(Extracted data entries)

──────

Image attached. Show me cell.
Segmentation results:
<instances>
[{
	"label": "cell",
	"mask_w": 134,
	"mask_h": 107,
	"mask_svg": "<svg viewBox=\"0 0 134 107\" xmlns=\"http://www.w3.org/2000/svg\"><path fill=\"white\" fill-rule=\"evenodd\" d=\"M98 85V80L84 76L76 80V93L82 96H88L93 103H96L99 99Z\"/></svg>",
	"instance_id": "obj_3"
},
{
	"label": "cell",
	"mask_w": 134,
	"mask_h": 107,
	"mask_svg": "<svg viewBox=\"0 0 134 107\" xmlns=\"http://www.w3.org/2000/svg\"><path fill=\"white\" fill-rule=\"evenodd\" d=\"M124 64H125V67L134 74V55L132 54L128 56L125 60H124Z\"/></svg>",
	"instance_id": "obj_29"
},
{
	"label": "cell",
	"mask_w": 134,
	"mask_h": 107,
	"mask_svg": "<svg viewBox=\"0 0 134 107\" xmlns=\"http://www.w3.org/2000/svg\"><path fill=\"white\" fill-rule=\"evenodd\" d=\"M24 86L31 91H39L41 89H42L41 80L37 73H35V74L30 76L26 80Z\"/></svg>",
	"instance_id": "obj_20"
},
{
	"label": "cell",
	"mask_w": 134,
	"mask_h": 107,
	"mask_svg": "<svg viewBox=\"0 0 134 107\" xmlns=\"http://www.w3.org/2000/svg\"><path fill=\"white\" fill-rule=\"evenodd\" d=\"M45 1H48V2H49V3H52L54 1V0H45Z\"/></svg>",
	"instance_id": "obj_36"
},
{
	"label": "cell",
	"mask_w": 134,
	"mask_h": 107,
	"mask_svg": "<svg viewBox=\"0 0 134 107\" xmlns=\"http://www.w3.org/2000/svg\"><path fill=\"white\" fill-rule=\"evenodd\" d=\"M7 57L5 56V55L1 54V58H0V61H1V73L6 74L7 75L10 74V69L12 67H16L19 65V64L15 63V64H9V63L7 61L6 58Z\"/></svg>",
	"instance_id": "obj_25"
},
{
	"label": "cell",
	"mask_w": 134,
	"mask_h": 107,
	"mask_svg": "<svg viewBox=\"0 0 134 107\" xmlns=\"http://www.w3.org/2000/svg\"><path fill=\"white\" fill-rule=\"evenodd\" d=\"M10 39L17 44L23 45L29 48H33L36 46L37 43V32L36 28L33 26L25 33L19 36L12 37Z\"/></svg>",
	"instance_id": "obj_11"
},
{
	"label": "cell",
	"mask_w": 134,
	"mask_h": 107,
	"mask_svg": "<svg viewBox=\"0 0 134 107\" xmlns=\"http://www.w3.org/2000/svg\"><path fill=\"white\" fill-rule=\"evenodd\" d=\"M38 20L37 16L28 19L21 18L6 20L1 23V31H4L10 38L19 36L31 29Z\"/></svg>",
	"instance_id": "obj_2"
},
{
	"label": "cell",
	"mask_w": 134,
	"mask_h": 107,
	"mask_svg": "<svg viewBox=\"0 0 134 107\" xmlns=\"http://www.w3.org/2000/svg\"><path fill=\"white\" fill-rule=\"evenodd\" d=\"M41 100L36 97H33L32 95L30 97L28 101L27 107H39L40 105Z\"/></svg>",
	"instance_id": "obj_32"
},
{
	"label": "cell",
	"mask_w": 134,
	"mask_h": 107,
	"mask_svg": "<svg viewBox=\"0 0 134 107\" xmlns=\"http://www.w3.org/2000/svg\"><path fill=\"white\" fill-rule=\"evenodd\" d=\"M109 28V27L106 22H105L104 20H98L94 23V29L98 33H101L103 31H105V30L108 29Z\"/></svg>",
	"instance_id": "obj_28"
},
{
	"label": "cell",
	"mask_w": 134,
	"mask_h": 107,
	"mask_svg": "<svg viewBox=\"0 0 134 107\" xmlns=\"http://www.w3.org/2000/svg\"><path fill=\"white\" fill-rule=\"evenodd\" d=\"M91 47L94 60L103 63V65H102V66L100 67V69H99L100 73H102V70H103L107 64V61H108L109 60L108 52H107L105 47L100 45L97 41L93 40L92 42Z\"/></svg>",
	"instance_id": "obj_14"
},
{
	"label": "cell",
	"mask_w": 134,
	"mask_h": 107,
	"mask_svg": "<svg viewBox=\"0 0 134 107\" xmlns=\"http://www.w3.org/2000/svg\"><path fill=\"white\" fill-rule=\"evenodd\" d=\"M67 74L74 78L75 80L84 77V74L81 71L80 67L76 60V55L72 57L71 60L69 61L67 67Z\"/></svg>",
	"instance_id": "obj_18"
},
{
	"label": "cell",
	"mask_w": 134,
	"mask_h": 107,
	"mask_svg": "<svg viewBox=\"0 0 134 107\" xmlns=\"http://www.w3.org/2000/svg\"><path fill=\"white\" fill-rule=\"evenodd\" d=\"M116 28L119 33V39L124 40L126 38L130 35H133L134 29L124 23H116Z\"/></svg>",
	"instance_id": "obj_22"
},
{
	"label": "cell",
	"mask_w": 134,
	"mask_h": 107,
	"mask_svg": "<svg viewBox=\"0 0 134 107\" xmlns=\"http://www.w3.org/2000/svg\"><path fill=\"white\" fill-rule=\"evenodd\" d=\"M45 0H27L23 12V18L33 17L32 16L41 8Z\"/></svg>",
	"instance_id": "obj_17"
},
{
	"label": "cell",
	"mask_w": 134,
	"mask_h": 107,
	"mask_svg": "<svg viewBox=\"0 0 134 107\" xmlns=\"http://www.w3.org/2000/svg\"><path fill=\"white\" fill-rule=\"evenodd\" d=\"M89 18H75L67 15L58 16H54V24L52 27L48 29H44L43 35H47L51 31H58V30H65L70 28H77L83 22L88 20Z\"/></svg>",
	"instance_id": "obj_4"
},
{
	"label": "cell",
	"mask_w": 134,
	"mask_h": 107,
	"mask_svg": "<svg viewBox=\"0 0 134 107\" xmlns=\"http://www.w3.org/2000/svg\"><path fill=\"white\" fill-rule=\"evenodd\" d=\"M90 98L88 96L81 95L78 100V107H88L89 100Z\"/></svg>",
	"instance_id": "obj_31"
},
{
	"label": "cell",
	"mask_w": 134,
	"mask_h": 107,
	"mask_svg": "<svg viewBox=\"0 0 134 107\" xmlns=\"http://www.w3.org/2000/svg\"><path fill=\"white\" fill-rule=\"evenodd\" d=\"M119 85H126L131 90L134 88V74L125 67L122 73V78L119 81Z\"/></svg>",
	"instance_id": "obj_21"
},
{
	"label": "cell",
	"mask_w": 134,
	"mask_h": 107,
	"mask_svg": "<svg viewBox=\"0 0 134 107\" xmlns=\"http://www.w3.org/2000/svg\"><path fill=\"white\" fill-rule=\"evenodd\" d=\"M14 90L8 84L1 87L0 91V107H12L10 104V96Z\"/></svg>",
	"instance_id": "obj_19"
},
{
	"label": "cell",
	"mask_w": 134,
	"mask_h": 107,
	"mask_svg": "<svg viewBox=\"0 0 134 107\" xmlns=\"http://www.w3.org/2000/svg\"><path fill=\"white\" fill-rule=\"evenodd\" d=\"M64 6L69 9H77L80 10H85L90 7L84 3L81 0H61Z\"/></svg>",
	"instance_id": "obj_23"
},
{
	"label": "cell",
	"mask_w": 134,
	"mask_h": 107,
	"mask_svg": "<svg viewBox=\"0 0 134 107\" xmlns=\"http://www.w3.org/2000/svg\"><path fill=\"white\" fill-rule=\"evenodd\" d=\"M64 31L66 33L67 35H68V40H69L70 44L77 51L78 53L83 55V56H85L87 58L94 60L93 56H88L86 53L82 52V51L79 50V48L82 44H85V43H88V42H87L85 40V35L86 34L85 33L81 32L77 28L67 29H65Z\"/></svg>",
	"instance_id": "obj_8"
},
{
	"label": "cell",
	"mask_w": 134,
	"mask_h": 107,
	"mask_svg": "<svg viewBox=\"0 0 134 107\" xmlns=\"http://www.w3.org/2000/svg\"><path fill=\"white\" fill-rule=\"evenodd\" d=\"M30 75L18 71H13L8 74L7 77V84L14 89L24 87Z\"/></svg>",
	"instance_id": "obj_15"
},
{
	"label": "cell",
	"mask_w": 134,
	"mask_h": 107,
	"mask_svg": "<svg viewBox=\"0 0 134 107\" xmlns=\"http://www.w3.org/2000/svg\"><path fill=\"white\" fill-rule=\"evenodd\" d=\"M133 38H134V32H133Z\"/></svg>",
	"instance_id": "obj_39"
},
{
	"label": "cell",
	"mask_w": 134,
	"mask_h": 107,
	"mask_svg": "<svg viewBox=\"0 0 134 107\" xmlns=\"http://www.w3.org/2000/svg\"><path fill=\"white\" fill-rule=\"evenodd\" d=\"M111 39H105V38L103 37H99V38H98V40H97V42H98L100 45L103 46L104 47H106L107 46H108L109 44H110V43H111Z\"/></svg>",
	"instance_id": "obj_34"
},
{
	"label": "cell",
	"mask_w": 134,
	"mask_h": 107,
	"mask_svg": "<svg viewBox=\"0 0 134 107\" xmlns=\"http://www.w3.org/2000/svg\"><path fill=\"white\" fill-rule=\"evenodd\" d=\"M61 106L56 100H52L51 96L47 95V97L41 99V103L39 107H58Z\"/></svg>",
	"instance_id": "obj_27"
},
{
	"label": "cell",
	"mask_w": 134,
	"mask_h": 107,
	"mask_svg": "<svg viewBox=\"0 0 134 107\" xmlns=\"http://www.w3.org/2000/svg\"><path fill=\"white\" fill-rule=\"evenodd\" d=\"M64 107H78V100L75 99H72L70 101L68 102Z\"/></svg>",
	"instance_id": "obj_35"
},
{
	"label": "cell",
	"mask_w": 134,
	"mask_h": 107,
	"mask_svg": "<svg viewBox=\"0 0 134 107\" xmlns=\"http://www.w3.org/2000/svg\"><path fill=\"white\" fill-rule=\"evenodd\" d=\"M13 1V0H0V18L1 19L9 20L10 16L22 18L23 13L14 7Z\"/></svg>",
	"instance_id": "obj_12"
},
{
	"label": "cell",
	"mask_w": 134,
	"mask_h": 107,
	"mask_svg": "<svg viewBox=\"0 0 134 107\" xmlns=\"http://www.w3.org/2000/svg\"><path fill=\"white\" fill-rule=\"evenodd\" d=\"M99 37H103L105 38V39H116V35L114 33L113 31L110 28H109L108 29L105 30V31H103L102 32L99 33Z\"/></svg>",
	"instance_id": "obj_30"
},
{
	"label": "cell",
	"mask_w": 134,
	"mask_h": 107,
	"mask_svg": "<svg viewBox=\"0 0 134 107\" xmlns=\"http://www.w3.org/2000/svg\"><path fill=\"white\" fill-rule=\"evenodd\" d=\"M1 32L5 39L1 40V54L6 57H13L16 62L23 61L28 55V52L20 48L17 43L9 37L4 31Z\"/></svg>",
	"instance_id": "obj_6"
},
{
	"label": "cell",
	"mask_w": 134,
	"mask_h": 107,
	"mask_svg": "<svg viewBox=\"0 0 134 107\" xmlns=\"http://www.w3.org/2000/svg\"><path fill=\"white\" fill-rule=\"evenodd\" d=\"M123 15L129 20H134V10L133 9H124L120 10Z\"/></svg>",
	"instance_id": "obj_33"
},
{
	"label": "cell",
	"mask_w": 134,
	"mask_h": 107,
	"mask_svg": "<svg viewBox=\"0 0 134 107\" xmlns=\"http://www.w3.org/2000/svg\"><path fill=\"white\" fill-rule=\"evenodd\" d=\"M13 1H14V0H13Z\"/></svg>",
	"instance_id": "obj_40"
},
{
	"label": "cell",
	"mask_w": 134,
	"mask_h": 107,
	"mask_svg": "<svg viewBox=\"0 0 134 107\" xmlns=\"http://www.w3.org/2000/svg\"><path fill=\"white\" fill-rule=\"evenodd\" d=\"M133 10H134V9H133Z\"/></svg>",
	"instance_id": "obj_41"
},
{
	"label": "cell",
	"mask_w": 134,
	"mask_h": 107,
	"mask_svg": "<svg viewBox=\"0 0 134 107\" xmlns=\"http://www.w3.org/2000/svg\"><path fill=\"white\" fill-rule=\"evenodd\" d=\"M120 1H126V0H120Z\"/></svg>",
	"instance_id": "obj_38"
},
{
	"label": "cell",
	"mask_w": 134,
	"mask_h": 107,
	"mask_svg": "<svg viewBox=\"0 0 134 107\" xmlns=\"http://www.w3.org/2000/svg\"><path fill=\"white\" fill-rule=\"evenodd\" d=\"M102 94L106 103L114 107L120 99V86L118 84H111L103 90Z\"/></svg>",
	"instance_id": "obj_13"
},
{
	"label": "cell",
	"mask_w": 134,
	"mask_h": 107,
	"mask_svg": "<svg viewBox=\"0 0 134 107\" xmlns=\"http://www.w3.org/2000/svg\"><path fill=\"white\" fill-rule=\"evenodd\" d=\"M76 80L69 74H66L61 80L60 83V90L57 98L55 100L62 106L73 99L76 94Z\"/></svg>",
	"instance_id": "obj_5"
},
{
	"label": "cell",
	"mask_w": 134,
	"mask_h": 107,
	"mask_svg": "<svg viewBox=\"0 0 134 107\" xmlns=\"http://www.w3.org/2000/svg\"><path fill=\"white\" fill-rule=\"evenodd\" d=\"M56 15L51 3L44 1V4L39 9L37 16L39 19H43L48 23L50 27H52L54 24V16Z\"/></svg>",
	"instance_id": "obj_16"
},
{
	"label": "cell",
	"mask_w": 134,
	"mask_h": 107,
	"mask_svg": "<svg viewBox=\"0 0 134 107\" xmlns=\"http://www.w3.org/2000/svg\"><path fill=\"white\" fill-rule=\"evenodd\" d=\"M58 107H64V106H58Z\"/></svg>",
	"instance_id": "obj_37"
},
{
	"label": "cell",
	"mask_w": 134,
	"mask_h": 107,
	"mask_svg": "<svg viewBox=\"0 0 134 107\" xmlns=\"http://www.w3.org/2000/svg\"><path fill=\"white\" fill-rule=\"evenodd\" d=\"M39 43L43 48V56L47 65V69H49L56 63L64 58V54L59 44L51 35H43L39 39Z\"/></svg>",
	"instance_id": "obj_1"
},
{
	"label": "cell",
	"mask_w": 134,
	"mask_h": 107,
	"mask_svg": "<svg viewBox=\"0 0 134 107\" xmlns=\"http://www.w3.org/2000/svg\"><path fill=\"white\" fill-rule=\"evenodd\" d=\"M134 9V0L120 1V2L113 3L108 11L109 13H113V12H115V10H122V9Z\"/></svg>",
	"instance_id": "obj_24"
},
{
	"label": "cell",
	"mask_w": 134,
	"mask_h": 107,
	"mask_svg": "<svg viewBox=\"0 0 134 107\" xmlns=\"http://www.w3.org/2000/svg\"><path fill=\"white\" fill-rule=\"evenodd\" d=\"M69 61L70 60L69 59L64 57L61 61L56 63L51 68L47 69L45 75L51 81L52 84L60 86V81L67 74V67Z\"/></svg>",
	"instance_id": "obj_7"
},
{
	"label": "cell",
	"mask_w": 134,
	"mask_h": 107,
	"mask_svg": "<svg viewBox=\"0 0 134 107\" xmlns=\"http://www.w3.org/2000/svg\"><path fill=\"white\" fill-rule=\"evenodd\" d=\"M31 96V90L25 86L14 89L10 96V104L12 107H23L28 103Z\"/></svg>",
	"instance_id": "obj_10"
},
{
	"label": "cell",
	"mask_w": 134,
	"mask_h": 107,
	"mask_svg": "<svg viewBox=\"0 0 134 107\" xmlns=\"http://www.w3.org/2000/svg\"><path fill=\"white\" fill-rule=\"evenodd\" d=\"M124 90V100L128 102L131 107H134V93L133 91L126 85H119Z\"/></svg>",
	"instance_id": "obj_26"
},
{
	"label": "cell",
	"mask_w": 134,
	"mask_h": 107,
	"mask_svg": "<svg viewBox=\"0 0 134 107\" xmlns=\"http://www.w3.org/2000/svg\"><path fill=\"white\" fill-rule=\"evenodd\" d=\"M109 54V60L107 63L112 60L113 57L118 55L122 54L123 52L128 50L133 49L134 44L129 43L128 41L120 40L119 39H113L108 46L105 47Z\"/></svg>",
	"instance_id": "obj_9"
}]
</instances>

──────

Challenge> Please retype everything from the start of the records down to the line containing "64H125V67L134 74V55L132 54L128", including that line.

Exercise answer>
Image attached. Show me cell.
Segmentation results:
<instances>
[{
	"label": "cell",
	"mask_w": 134,
	"mask_h": 107,
	"mask_svg": "<svg viewBox=\"0 0 134 107\" xmlns=\"http://www.w3.org/2000/svg\"><path fill=\"white\" fill-rule=\"evenodd\" d=\"M98 85V80L84 76L76 80V93L82 96H88L93 103H96L99 99Z\"/></svg>",
	"instance_id": "obj_3"
},
{
	"label": "cell",
	"mask_w": 134,
	"mask_h": 107,
	"mask_svg": "<svg viewBox=\"0 0 134 107\" xmlns=\"http://www.w3.org/2000/svg\"><path fill=\"white\" fill-rule=\"evenodd\" d=\"M124 64H125V67L134 74V55L132 54L128 56L125 60H124Z\"/></svg>",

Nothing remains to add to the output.